Drying paprika peppers

Paprika is made from dried chile peppers (Capsicum annuum). Although we most commonly associate paprika with Hungarian or Spanish cuisine, chile peppers weren’t introduced to Europe until the 15th century. They are native to Central America.

Paprika ranges in heat from sweet to very hot depending on how much seed was included when the peppers were processed. Paprika peppers themselves are not hot. Paprika is used to add color to foods like devilled eggs because when it is used raw, it has no flavor. Heating it brings out the flavor and heat of paprika.

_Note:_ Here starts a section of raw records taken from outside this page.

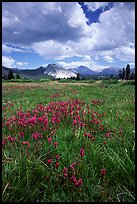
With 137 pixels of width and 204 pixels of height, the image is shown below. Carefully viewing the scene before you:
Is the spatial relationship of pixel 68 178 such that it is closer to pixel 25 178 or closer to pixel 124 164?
pixel 25 178

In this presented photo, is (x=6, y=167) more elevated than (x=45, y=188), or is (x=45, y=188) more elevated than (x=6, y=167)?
(x=6, y=167)

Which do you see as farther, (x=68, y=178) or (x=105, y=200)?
(x=68, y=178)

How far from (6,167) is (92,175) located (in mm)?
1085

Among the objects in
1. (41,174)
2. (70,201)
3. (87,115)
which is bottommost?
(70,201)

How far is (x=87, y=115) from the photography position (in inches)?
242

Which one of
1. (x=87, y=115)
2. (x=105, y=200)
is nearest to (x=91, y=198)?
(x=105, y=200)

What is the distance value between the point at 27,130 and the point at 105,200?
8.52 feet

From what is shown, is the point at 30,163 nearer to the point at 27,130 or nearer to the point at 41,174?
the point at 41,174

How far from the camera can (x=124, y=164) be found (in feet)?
9.50

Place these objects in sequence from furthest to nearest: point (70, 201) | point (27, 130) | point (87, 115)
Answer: point (87, 115) → point (27, 130) → point (70, 201)

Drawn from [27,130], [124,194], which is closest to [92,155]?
[124,194]

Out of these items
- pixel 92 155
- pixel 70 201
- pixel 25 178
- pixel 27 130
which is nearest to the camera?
pixel 70 201

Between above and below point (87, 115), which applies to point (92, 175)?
below

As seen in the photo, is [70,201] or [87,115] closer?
[70,201]
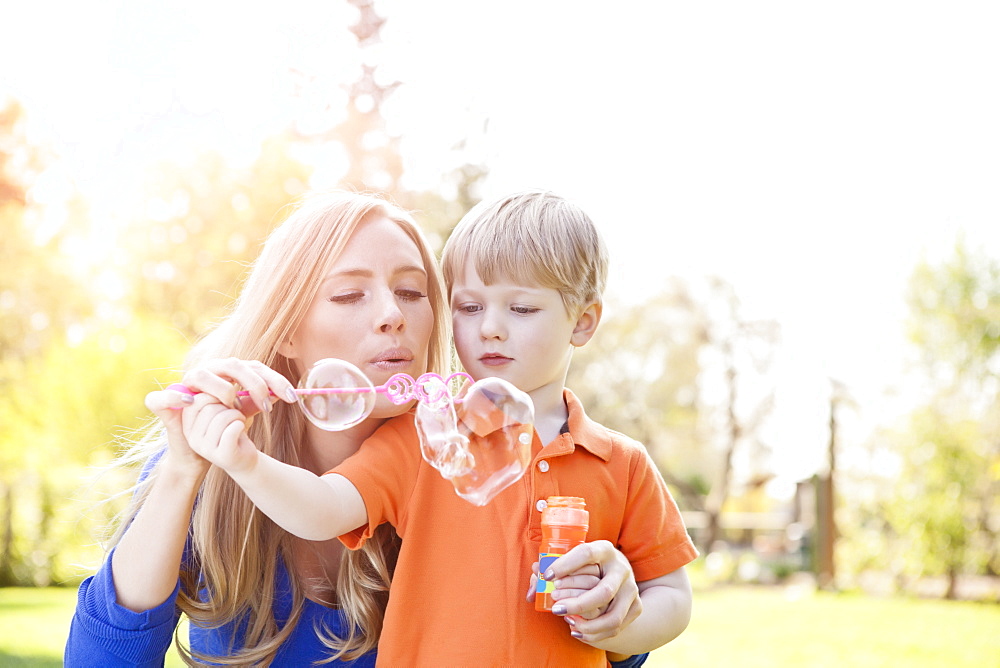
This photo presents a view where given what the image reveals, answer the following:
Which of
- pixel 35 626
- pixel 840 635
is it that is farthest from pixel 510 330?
pixel 840 635

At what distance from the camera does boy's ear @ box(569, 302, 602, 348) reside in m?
1.94

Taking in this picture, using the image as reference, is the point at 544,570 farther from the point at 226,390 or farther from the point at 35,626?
the point at 35,626

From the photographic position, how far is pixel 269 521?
198 cm

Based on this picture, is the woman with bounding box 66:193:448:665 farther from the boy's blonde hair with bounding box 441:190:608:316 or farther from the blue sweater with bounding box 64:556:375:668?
the boy's blonde hair with bounding box 441:190:608:316

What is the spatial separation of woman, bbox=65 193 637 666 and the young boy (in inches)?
5.3

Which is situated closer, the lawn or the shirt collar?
the shirt collar

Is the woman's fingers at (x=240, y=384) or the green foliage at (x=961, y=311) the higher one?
the woman's fingers at (x=240, y=384)

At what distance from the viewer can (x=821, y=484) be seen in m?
11.2

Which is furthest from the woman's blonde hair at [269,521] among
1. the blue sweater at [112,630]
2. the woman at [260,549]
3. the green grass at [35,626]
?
the green grass at [35,626]

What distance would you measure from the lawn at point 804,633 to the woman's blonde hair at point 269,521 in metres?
3.64

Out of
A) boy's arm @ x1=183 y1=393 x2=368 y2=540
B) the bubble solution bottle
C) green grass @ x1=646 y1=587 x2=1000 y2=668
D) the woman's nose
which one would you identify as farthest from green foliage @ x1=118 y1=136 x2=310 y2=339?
the bubble solution bottle

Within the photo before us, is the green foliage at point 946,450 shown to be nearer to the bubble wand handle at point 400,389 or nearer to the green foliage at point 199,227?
the green foliage at point 199,227

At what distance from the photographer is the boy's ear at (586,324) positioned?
1.94 meters

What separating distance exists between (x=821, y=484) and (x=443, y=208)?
223 inches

Chile peppers are grown as annuals. The plants need full sun and rich, well-drained soil. Plan on planting 10 to 15 plants to yield a year’s supply of paprika.

Peppers are commonly grown from seed. In zones 6 and higher, you can direct sow your seeds after all danger of frost has passed. Most gardeners, no matter their growing zone, buy plants or start their seeds indoors. Start your seeds indoors 8 to 10 weeks before your last frost. Cover them with ¼” of soil and keep them evenly moist. Germination will be erratic if your seeds dry out. Keep your seeds in a warm environment, 65⁰F to 80⁰F. You can expect your seeds to germinate in 7 to 15 days.

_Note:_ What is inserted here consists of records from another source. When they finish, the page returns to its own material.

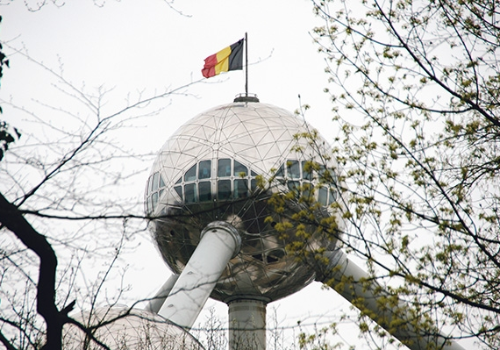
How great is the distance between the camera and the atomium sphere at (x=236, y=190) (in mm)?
18281

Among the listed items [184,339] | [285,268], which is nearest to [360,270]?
[285,268]

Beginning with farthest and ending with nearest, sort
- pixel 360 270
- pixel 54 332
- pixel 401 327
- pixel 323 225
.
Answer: pixel 360 270 → pixel 323 225 → pixel 401 327 → pixel 54 332

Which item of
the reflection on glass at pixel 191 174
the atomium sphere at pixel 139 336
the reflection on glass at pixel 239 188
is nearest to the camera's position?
the atomium sphere at pixel 139 336

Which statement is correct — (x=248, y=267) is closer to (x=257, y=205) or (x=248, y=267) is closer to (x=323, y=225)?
(x=257, y=205)

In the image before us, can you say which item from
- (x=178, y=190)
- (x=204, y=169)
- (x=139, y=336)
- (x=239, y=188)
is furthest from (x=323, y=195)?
(x=139, y=336)

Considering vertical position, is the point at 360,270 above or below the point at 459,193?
above

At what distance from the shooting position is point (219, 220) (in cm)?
1864

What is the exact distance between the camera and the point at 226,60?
2289 cm

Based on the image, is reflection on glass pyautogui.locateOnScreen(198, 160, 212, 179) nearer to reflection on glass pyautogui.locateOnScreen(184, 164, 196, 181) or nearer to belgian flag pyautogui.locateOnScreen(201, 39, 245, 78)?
reflection on glass pyautogui.locateOnScreen(184, 164, 196, 181)

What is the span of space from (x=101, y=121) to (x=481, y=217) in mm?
4690

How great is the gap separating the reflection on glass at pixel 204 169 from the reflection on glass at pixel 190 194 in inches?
13.1

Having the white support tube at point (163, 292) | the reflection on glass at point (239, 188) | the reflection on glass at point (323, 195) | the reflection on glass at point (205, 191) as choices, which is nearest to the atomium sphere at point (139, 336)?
the reflection on glass at point (205, 191)

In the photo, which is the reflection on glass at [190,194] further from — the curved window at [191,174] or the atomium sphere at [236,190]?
the curved window at [191,174]

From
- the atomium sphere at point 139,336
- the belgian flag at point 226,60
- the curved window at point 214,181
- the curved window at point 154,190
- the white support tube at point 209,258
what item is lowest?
the atomium sphere at point 139,336
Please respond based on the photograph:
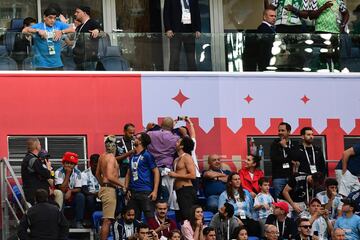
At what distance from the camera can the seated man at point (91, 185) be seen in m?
32.8

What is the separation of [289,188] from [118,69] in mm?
4025

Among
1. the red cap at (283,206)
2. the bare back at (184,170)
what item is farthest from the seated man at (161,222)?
the red cap at (283,206)

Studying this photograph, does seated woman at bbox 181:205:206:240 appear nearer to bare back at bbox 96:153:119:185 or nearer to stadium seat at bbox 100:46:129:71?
bare back at bbox 96:153:119:185

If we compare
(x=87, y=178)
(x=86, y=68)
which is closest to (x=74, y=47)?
(x=86, y=68)

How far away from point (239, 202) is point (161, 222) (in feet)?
5.15

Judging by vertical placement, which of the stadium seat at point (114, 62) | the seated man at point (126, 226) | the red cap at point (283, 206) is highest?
the stadium seat at point (114, 62)

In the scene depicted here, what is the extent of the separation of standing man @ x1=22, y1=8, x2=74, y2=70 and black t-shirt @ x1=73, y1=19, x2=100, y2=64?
282 mm

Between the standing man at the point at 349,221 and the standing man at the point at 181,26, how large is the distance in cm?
476

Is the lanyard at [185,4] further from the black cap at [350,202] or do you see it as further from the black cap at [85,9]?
the black cap at [350,202]

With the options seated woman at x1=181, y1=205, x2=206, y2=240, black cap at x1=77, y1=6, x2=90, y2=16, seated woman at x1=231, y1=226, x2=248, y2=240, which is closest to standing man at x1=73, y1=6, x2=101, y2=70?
black cap at x1=77, y1=6, x2=90, y2=16

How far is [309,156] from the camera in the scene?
34.2 meters

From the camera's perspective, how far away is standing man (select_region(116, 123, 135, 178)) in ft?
109

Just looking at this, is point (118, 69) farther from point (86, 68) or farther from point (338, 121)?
point (338, 121)

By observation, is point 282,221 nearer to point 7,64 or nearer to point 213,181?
point 213,181
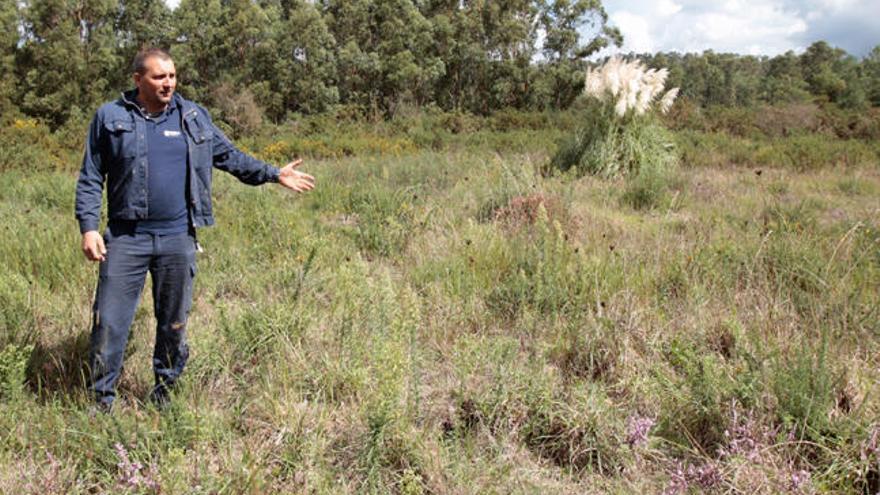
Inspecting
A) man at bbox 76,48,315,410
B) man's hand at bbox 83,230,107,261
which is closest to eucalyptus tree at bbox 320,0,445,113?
man at bbox 76,48,315,410

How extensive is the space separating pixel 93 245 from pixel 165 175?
1.28 ft

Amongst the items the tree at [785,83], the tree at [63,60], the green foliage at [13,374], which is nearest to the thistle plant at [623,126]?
the green foliage at [13,374]

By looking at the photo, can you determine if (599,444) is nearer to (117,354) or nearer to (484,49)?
(117,354)

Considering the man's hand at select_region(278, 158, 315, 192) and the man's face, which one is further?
the man's hand at select_region(278, 158, 315, 192)

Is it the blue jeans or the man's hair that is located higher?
the man's hair

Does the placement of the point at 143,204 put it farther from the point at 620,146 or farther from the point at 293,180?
the point at 620,146

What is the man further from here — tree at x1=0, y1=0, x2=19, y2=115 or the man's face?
tree at x1=0, y1=0, x2=19, y2=115

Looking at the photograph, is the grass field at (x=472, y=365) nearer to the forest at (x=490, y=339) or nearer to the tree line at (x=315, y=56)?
the forest at (x=490, y=339)

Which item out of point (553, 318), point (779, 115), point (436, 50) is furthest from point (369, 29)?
point (553, 318)

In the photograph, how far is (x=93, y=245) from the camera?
2.29m

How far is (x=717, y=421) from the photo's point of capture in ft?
7.82

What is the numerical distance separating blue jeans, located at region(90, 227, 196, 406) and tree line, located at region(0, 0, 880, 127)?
21.0 metres

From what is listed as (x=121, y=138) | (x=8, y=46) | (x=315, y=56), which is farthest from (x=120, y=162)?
(x=8, y=46)

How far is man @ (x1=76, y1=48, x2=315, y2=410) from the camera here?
2367 mm
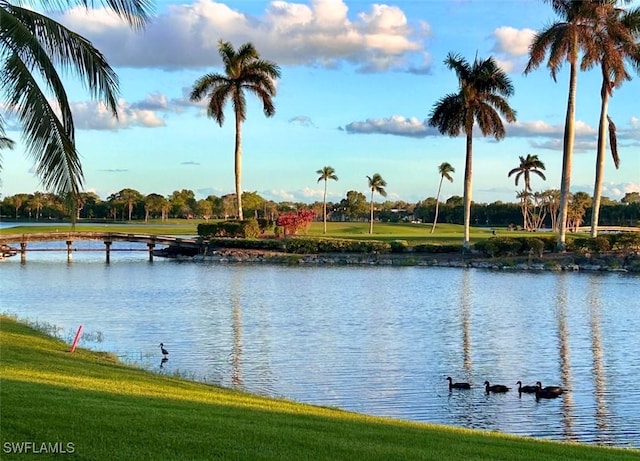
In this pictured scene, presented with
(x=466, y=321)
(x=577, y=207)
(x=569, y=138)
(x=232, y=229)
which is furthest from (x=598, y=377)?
(x=577, y=207)

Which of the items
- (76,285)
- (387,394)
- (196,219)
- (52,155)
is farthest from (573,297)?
(196,219)

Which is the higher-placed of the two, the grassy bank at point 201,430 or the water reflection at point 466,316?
the grassy bank at point 201,430

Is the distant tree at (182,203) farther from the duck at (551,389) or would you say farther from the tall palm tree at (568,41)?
the duck at (551,389)

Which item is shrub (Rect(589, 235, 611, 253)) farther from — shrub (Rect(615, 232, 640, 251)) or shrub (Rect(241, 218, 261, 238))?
shrub (Rect(241, 218, 261, 238))

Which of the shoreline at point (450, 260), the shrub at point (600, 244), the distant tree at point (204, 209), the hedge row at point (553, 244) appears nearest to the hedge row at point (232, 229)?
the shoreline at point (450, 260)

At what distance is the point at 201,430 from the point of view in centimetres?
851

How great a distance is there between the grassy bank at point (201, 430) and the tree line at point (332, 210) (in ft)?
374

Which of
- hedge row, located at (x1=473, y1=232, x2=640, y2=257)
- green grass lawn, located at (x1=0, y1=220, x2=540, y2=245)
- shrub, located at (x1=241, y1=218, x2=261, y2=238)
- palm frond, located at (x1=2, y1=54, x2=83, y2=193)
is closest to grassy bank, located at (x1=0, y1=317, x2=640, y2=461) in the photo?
palm frond, located at (x1=2, y1=54, x2=83, y2=193)

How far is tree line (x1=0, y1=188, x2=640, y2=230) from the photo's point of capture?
132 meters

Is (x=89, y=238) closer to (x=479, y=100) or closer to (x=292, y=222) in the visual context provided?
(x=292, y=222)

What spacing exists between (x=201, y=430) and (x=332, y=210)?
529 ft

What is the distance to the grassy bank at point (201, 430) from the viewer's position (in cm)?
775

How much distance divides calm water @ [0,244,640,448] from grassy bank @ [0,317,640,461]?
3.68 metres

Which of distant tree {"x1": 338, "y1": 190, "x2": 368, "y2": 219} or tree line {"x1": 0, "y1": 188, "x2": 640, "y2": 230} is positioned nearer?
tree line {"x1": 0, "y1": 188, "x2": 640, "y2": 230}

Transplant your seedlings into your garden when the nights are consistently above 55⁰F and the soil has warmed to at least 65⁰F. Pepper plants grow slowly in cold soil. If you wish to fertilize, use a liquid fertilizer such as 20-30-20 every 10 days. You can also use blood meal, fish bone meal or composted chicken manure for 6 weeks after planting. Most peppers require that you keep them evenly moist throughout the growing season. Hungarian paprika peppers are more drought tolerant and can survive periods of dryness.

The fruit is ripe and ready for harvest when it has turned from green to red, yellow, orange or purple. They can be air dried in a cool, dark, dry, well-ventilated place or in a food hydrator. If you elect to air dry them, use a needle to pierce the tops and pass a string through them to hang. Alternatively, if you want smoked paprika, you can dry your peppers in a smoker using oak wood. The peppers are completely dry when they are shriveled and brittle.

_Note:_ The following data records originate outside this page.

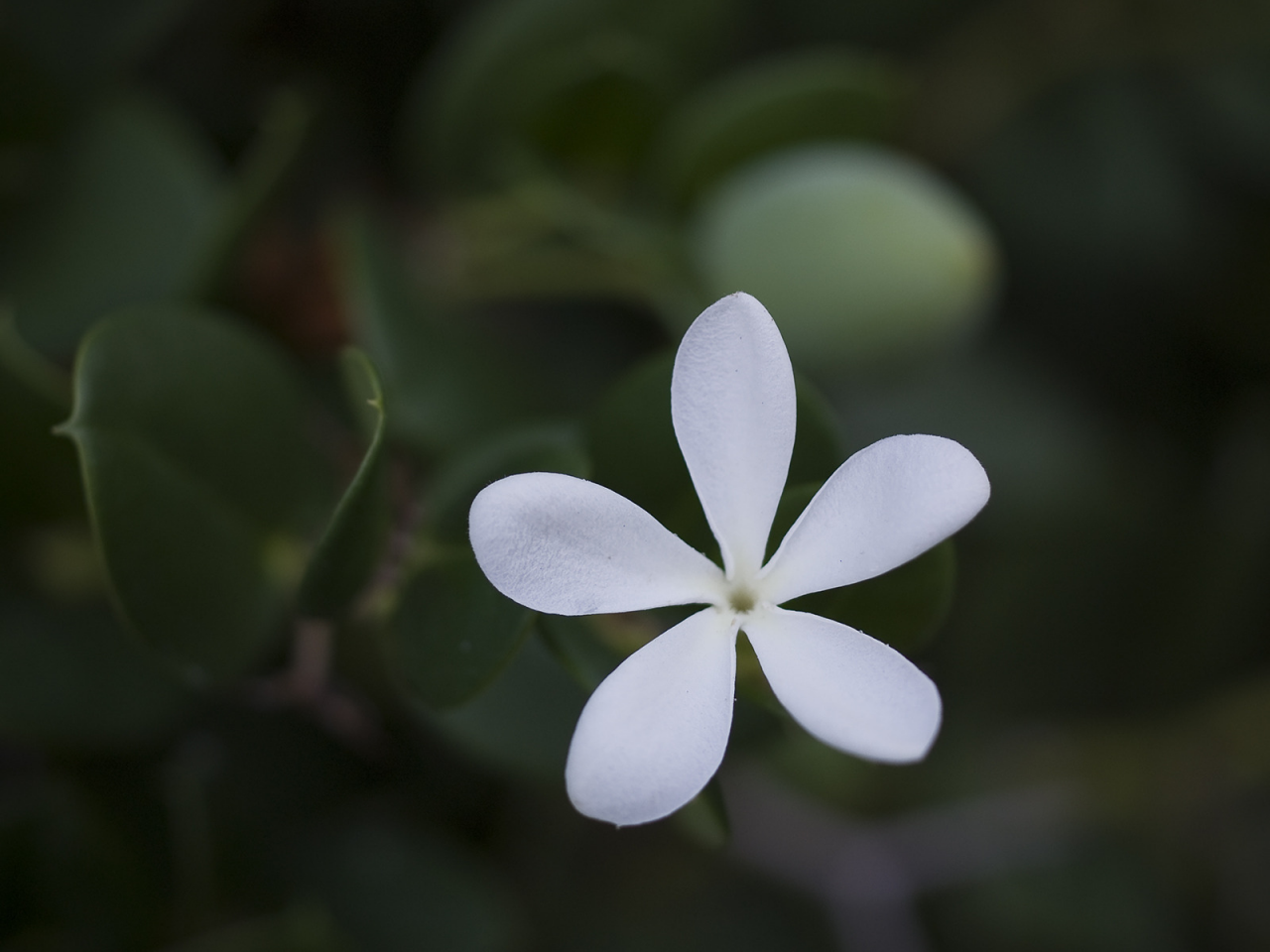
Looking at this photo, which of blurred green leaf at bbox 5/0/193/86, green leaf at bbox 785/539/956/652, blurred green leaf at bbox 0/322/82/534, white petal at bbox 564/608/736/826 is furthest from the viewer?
blurred green leaf at bbox 5/0/193/86

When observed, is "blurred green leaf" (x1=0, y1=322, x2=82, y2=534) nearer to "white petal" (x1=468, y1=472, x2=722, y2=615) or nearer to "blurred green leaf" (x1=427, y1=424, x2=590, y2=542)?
"blurred green leaf" (x1=427, y1=424, x2=590, y2=542)

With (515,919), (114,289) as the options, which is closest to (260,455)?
(114,289)

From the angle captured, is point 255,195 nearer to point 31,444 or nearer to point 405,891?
point 31,444

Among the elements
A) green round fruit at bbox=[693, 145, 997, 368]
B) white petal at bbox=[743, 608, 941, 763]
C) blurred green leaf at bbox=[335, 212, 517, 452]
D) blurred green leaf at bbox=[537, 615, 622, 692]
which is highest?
green round fruit at bbox=[693, 145, 997, 368]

Paprika peppers can be ground in either a spice grinder or a coffee grinder. Add more or less seeds and membranes for your desired degree of heat. Process the fruit, seeds and membranes in small batches and sift each batch to separate out larger pieces and grind them again. Continue grinding until all of your peppers have been reduced to a fine powder. Store your paprika in an air-tight glass jar in a cool, dark place. Exposure to sun or heat will degrade the flavor of your spice.